*SUPPLIED RECORDS*
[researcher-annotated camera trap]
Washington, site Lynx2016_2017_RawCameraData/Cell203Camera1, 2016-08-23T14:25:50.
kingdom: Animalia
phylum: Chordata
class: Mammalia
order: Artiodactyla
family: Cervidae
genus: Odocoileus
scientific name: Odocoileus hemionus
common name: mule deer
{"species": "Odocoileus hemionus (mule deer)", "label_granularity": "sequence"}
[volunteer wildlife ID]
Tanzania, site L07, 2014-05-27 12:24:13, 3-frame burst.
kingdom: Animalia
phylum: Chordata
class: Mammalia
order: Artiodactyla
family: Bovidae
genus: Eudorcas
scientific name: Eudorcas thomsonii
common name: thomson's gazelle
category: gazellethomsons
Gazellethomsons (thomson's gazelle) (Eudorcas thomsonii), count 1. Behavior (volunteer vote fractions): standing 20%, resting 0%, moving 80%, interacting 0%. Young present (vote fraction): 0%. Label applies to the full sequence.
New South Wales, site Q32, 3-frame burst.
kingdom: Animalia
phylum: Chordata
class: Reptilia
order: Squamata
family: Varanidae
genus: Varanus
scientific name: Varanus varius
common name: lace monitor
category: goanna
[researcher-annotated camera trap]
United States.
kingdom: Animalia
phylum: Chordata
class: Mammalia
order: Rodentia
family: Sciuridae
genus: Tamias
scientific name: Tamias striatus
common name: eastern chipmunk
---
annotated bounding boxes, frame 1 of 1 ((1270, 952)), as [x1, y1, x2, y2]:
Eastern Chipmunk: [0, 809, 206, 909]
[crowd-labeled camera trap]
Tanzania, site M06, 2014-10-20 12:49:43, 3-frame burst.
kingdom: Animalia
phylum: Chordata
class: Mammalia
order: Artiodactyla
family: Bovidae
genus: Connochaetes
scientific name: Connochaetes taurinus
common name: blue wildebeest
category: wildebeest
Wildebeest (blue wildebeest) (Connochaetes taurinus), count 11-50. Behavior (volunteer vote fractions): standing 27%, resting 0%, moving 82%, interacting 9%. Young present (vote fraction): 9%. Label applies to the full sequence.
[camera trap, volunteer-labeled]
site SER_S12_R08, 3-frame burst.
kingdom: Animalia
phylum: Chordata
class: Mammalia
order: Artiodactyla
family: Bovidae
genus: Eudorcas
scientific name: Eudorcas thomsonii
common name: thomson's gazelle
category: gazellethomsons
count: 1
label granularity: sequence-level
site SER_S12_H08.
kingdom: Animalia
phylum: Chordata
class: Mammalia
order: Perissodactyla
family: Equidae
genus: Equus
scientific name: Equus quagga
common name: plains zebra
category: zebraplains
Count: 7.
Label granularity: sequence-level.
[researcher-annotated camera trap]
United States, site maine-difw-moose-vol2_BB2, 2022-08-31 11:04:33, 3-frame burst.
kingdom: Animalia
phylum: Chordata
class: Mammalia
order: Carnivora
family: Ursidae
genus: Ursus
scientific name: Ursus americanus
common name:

*PROBLEM DESCRIPTION*
Pick each line holding "Tanzania" out of the entries above and return it.

*EXERCISE RESULT*
Tanzania, site L07, 2014-05-27 12:24:13, 3-frame burst.
Tanzania, site M06, 2014-10-20 12:49:43, 3-frame burst.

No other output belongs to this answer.